• [What to work on]: Your task is to reproduce the entries below word for word.

══ Data shown ══

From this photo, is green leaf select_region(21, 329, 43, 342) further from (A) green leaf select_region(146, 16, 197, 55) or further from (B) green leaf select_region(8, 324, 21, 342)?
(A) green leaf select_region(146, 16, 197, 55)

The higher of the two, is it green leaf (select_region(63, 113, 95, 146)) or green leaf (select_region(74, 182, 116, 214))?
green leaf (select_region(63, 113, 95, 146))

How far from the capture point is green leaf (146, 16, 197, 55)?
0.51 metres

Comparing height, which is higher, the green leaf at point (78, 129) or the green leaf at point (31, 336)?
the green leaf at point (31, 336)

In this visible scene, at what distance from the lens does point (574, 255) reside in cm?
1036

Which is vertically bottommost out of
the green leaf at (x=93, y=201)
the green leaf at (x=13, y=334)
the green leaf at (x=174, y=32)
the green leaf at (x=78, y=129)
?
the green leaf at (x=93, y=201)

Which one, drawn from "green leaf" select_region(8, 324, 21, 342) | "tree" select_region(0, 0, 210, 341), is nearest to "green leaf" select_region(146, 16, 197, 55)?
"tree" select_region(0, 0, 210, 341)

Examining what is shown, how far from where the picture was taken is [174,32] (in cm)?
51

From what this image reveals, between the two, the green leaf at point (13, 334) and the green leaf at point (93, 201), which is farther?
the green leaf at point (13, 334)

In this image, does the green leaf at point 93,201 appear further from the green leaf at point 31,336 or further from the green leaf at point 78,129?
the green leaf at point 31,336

═══

• [Final answer]:
From this photo, is green leaf select_region(21, 329, 43, 342) further from (A) green leaf select_region(146, 16, 197, 55) or further from (B) green leaf select_region(8, 324, 21, 342)?
(A) green leaf select_region(146, 16, 197, 55)

The higher of the two, is it green leaf (select_region(63, 113, 95, 146)) or green leaf (select_region(74, 182, 116, 214))?
green leaf (select_region(63, 113, 95, 146))

How far from the capture point is green leaf (146, 16, 197, 55)?
0.51 metres

Comparing height, which is higher, the green leaf at point (78, 129) or the green leaf at point (31, 336)?
the green leaf at point (31, 336)

In this visible scene, at what distance from the lens does point (574, 255) reside in cm?
1036

Which is vertically bottommost out of
the green leaf at (x=93, y=201)
the green leaf at (x=13, y=334)
the green leaf at (x=174, y=32)
the green leaf at (x=78, y=129)
?
the green leaf at (x=93, y=201)

Which one, drawn from "green leaf" select_region(8, 324, 21, 342) | "tree" select_region(0, 0, 210, 341), is nearest to "green leaf" select_region(146, 16, 197, 55)?
"tree" select_region(0, 0, 210, 341)

Examining what is shown, how far from where the picture was taken is [174,32] (in cm)?
51

From what this image reveals, between the two, the green leaf at point (13, 334) and the green leaf at point (93, 201), which is farther?
the green leaf at point (13, 334)

In this image, does the green leaf at point 93,201 appear further from the green leaf at point 31,336 or further from the green leaf at point 78,129?
the green leaf at point 31,336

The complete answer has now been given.